CS Lewis’ Gender Bender Controversy
I never thought I’d see a story about a gender controversy with CS Lewis. My first thought was that someone was attempting to slander Lewis in the same way that was done to J. Edgar Hoover after his death painting him as a Monty Pythonesque cross dresser. But alas we have been spared the image of Lewis traipsing around his living room with JRR Tolkien in nighties and housecoats. It’s simply a story about a publisher selling something called the CS Lewis bible with a bunch of notes from Lewis interspersed throughout the text. It’s already sold over 20,000 copies. It actually sounds kinda’ cool but something that’s ticking off some Lewis fans is that this particular Bible is gender neutral, something that Lewis likely would have had a problem with.
You know, anytime “he,” “father” and “son” shows up these guys replace it with something less offensive or something because you know the word “he” is such an insult to…well I can’t imagine who it’s offensive to except people in charge of translating the Bible.

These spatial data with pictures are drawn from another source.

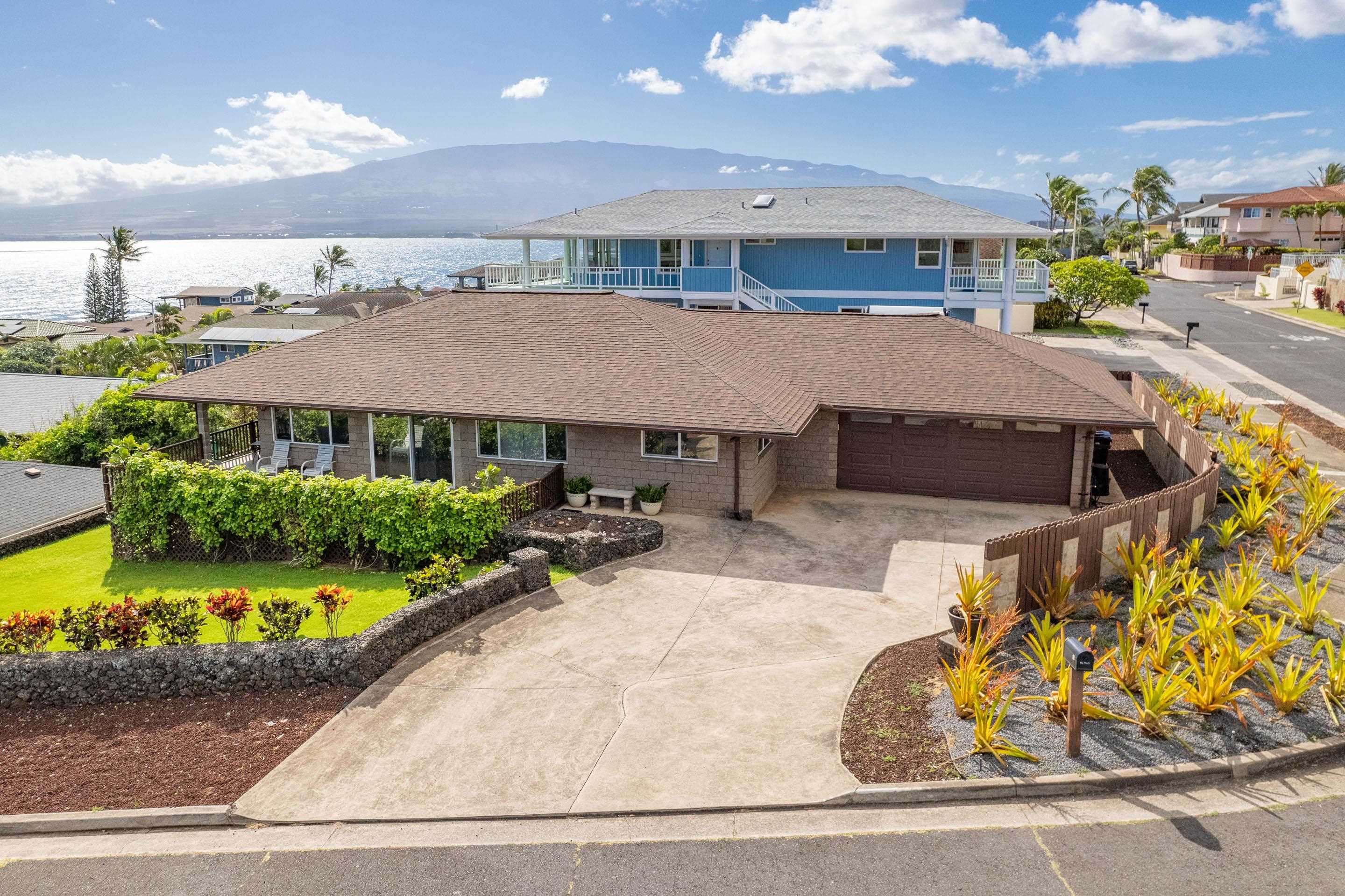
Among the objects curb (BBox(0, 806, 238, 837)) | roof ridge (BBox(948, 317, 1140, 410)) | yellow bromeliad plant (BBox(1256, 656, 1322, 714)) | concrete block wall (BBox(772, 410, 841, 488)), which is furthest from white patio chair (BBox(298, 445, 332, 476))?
yellow bromeliad plant (BBox(1256, 656, 1322, 714))

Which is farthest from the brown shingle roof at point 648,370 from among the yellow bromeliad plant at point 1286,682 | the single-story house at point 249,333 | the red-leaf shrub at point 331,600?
the single-story house at point 249,333

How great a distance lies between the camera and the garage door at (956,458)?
20672 mm

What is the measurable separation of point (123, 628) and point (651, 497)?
9.86 meters

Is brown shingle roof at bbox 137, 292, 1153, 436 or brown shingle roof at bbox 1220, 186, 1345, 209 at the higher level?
brown shingle roof at bbox 1220, 186, 1345, 209

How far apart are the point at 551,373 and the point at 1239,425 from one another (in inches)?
709

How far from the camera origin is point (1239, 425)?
2458 centimetres

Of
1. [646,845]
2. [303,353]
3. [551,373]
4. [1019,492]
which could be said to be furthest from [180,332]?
[646,845]

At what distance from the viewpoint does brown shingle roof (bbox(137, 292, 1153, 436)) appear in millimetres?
19797

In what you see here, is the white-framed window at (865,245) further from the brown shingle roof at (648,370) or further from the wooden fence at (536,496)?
the wooden fence at (536,496)

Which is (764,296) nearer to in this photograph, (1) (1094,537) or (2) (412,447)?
(2) (412,447)

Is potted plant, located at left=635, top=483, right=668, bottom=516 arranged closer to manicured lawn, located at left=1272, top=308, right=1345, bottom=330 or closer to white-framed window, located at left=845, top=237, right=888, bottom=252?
white-framed window, located at left=845, top=237, right=888, bottom=252

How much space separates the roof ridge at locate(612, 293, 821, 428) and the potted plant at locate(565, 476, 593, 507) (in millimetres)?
A: 3722

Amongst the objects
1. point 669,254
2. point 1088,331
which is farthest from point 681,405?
point 1088,331

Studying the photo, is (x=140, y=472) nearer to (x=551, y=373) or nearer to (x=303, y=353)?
(x=303, y=353)
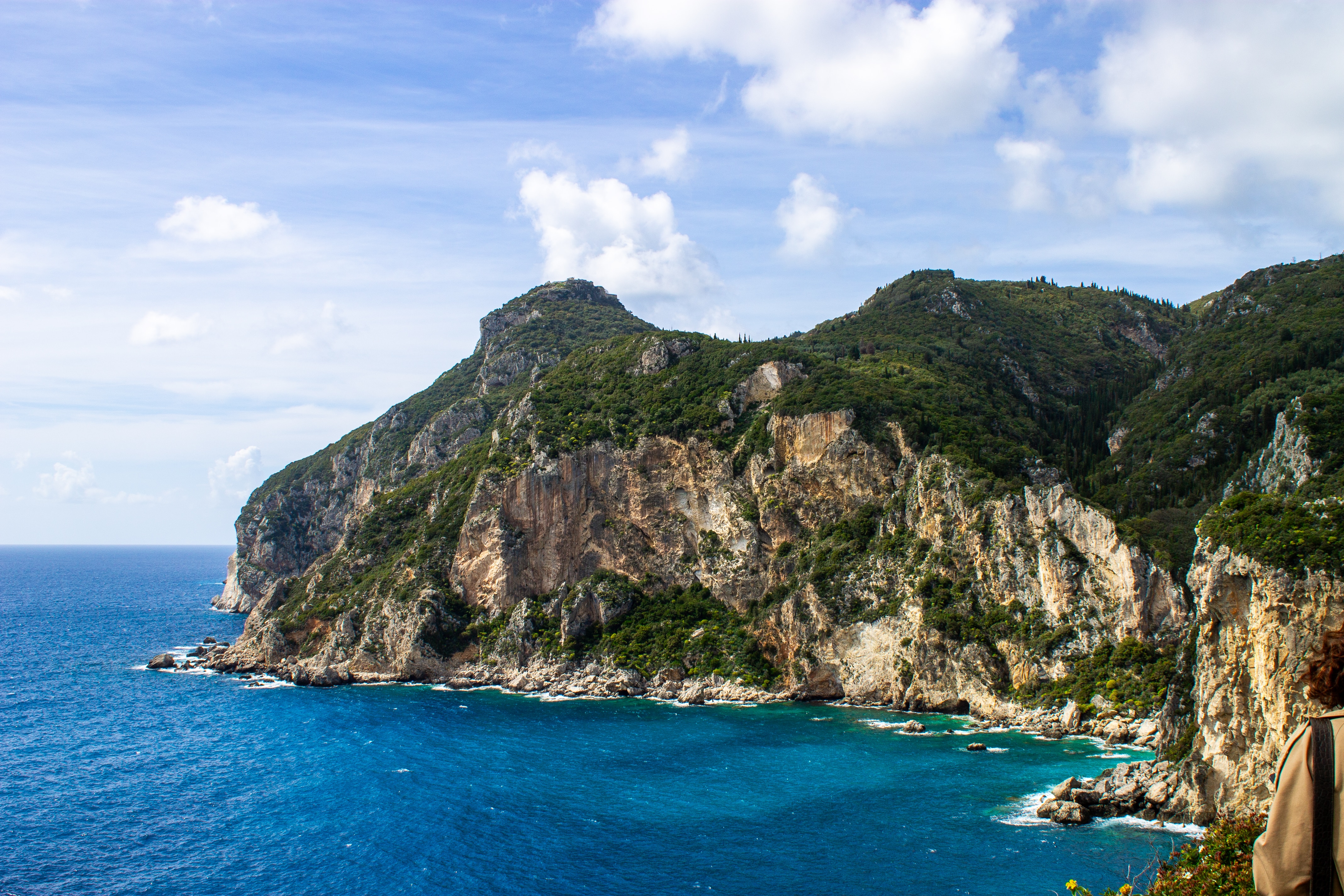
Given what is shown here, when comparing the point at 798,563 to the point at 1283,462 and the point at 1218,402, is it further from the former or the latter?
the point at 1218,402

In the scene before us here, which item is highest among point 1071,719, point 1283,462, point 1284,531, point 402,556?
point 1283,462

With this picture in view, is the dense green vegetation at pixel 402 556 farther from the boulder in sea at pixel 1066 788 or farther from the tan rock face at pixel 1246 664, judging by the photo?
the tan rock face at pixel 1246 664

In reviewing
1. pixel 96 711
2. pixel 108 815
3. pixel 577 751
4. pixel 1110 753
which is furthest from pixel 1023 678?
pixel 96 711

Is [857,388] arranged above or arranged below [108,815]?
above

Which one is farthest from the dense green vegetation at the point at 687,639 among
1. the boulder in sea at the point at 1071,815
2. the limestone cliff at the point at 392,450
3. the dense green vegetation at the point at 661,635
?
the limestone cliff at the point at 392,450

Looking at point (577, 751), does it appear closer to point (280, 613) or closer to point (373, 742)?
point (373, 742)

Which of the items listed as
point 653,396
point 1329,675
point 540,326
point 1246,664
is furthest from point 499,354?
point 1329,675
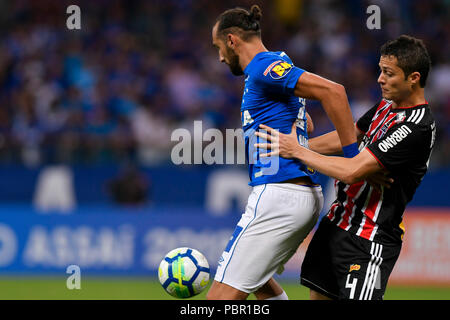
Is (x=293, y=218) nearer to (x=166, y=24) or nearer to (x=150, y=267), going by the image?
(x=150, y=267)

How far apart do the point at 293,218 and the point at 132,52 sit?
9.95 m

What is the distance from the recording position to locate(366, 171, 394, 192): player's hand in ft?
15.6

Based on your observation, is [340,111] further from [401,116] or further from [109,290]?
[109,290]

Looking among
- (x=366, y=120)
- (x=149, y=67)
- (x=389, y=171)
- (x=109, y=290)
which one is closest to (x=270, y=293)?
(x=389, y=171)

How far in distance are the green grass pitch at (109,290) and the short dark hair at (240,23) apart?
430 cm

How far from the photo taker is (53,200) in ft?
37.9

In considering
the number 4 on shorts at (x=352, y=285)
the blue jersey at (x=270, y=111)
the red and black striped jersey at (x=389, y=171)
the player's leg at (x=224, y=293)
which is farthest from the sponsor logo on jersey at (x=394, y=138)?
the player's leg at (x=224, y=293)

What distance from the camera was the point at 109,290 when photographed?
9477mm

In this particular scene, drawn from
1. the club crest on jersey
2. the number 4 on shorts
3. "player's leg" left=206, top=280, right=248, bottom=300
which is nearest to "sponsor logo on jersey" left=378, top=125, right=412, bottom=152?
the club crest on jersey

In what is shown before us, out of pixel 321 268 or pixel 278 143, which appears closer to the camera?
pixel 278 143

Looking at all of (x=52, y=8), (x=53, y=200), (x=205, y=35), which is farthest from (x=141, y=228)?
(x=52, y=8)

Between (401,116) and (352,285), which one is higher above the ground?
(401,116)

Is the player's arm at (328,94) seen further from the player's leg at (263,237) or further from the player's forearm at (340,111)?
the player's leg at (263,237)

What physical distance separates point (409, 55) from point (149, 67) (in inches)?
379
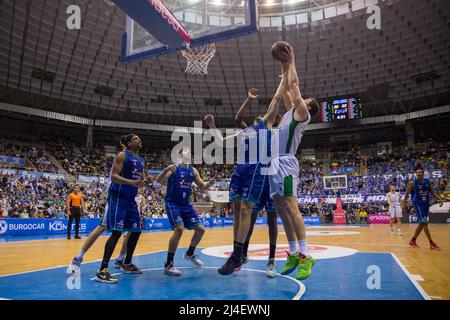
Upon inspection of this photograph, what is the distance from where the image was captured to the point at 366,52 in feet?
91.1

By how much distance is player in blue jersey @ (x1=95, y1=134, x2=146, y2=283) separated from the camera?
5023 mm

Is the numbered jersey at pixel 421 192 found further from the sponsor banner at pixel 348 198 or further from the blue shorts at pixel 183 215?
the sponsor banner at pixel 348 198

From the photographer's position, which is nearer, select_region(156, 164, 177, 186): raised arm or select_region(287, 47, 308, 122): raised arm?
select_region(287, 47, 308, 122): raised arm

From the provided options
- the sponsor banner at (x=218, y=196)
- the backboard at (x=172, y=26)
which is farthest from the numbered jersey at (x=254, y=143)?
the sponsor banner at (x=218, y=196)

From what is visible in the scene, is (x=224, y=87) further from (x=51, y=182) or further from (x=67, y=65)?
(x=51, y=182)

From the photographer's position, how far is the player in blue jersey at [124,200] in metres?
5.02

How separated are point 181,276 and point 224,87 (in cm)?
2871

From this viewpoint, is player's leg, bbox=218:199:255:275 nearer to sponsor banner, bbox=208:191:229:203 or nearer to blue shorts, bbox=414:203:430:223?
blue shorts, bbox=414:203:430:223

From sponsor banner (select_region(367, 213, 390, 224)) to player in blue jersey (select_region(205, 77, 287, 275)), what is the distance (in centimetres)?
2394

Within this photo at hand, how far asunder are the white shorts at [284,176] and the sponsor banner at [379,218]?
80.2 feet

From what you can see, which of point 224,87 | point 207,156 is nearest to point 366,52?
point 224,87

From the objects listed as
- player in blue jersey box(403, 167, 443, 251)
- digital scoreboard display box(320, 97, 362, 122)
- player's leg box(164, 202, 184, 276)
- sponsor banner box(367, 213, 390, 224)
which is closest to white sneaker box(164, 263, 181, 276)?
player's leg box(164, 202, 184, 276)

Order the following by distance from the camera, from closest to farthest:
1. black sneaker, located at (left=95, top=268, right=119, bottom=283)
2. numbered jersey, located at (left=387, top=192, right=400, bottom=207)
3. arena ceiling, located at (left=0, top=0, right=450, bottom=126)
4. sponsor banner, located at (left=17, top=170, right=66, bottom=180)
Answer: black sneaker, located at (left=95, top=268, right=119, bottom=283)
numbered jersey, located at (left=387, top=192, right=400, bottom=207)
arena ceiling, located at (left=0, top=0, right=450, bottom=126)
sponsor banner, located at (left=17, top=170, right=66, bottom=180)

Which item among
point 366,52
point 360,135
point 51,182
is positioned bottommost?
point 51,182
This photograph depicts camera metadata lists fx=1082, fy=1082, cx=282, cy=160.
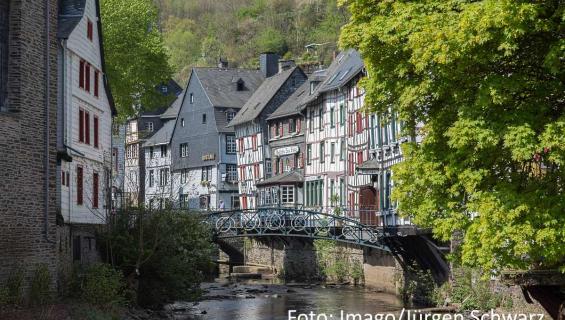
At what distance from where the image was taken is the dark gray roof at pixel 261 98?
78875 millimetres

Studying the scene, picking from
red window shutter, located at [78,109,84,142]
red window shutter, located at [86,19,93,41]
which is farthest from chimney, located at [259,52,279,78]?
red window shutter, located at [78,109,84,142]

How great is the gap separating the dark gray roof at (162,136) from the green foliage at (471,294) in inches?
2286

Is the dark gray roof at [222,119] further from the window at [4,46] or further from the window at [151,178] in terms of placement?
the window at [4,46]

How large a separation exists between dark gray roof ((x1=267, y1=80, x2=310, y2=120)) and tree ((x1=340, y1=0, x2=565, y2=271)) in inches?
1922

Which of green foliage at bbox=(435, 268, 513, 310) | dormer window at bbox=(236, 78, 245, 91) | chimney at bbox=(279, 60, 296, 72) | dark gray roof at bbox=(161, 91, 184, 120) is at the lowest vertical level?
green foliage at bbox=(435, 268, 513, 310)

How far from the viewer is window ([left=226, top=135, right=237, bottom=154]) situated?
87375 millimetres

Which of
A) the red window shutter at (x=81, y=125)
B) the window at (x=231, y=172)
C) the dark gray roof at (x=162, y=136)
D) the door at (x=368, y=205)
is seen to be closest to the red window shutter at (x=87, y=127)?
the red window shutter at (x=81, y=125)

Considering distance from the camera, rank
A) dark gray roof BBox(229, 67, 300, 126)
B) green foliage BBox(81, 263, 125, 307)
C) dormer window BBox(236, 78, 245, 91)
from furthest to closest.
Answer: dormer window BBox(236, 78, 245, 91)
dark gray roof BBox(229, 67, 300, 126)
green foliage BBox(81, 263, 125, 307)

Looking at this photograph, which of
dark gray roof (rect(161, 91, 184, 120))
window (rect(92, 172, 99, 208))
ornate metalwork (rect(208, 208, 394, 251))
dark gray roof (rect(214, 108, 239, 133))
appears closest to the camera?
window (rect(92, 172, 99, 208))

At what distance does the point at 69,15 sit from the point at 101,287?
442 inches

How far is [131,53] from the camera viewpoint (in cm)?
5338

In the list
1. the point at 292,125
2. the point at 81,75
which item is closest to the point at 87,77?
the point at 81,75

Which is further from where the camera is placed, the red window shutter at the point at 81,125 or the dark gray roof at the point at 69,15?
the red window shutter at the point at 81,125

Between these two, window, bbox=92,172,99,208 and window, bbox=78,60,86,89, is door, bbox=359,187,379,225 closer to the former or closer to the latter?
window, bbox=92,172,99,208
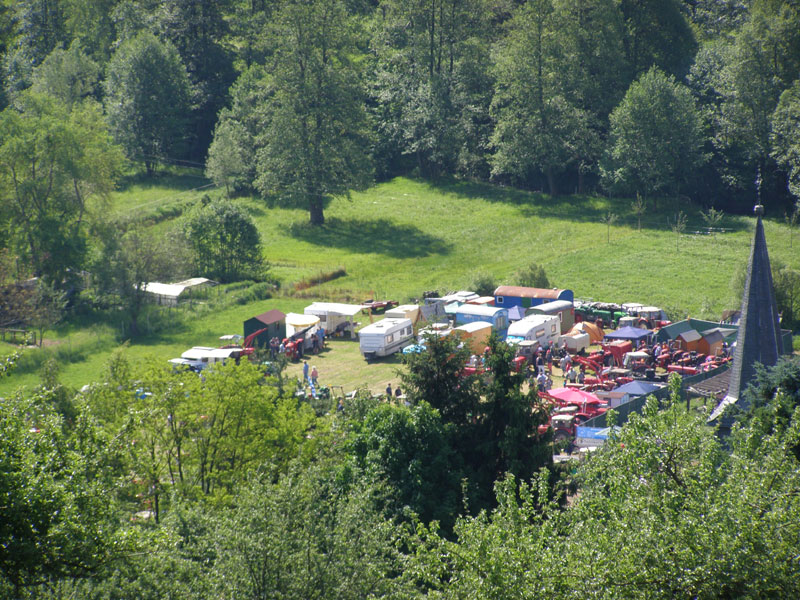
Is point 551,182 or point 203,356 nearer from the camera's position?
point 203,356

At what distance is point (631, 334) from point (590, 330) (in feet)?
6.41

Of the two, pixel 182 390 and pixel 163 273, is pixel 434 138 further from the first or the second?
pixel 182 390

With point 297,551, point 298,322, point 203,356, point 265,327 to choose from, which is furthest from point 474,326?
point 297,551

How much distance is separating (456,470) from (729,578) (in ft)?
28.3

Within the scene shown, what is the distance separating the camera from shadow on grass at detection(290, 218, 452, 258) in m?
53.4

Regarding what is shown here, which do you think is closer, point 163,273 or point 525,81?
point 163,273

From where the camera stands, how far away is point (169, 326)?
4162 centimetres

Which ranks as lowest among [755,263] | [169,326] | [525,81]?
[169,326]

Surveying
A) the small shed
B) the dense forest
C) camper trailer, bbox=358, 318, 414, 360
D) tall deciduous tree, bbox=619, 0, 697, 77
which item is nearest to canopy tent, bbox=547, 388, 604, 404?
the dense forest

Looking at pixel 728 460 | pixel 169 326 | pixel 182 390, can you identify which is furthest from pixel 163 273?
pixel 728 460

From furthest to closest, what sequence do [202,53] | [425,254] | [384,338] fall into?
[202,53]
[425,254]
[384,338]

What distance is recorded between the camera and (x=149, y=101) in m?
70.4

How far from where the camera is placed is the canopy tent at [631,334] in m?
35.5

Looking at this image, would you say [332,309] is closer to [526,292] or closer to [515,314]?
[515,314]
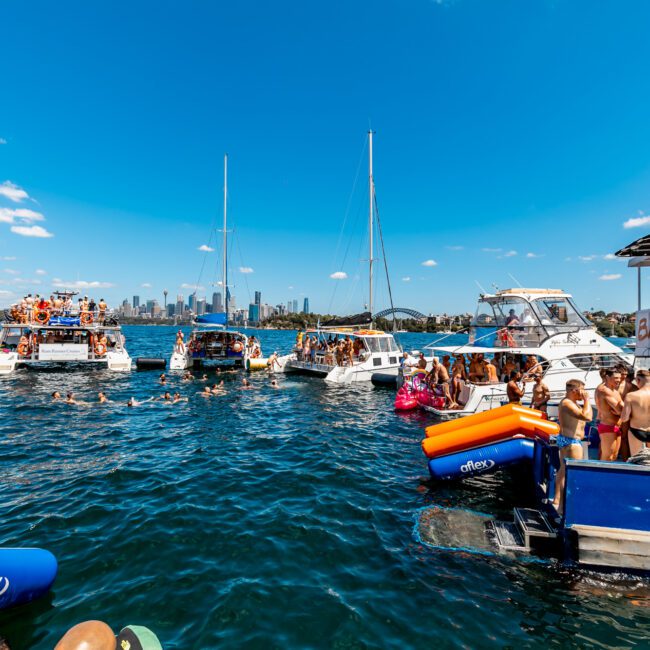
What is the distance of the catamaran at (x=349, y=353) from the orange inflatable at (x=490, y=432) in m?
15.1

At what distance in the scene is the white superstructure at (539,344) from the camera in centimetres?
1509

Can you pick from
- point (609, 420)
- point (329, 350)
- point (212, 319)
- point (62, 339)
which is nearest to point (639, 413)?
point (609, 420)

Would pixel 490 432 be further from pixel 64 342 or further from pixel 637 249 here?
pixel 64 342

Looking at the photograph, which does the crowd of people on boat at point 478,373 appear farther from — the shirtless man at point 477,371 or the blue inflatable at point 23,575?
the blue inflatable at point 23,575

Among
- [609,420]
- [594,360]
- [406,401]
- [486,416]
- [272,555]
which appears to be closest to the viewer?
[272,555]

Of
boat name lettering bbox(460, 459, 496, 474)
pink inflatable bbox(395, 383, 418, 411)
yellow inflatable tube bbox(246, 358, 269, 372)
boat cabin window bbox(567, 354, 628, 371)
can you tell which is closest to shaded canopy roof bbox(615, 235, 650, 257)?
boat name lettering bbox(460, 459, 496, 474)

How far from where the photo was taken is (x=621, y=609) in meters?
4.99

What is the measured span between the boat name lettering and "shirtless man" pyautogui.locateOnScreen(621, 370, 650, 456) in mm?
2484

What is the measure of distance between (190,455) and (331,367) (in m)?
14.8

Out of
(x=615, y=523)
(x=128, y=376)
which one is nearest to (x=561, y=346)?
(x=615, y=523)

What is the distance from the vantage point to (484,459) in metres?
8.27

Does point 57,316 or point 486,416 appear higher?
point 57,316

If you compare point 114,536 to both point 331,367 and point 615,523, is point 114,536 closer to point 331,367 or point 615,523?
point 615,523

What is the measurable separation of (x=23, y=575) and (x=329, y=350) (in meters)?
22.2
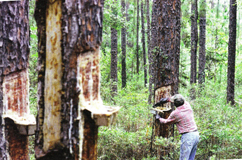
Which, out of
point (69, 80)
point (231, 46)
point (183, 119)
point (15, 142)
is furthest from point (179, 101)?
point (231, 46)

Christianity Today reports:
Louis Markos says the New Revised Standard Version (NRSV) translation used in The C. S. Lewis Bible has a gender-neutral agenda, which he says is at odds with Lewis’s convictions.
The Houston Baptist University English professor began circulating the petition soon after the November 9 release of the Bible, published by HarperCollins. The author of two recent books on Lewis calls it unjust to tie the apologist’s writings to an implicit push for the gender egalitarianism that Lewis would have opposed.
“The NRSV has been around so long, a lot of people don’t realize there was an agenda behind it,” said Markos, who wants HarperCollins to reissue the Bible in the King James or Revised Standard Version. “How can we do this to Lewis? He and his legacy have been hijacked.”
The petition attracted modest support from signers that included James Kushiner, executive editor of Touchstone Magazine, and Robert Sloan, president of Houston Baptist University, as well as Wheaton College professor Leland Ryken, who said that for the goal of reading Scripture alongside Lewis, this Bible should have been released in the KJV translation that Lewis used.
“The choice of the NRSV, of which HarperCollins is the U.S. publisher, seems to have been a marketing decision rather than a logical choice,” Ryken said.
I’m pretty sure that nothing will come of this petition business but I’m all in favor of raising a stink -mainly because it might make the stinkers think twice when they try it again.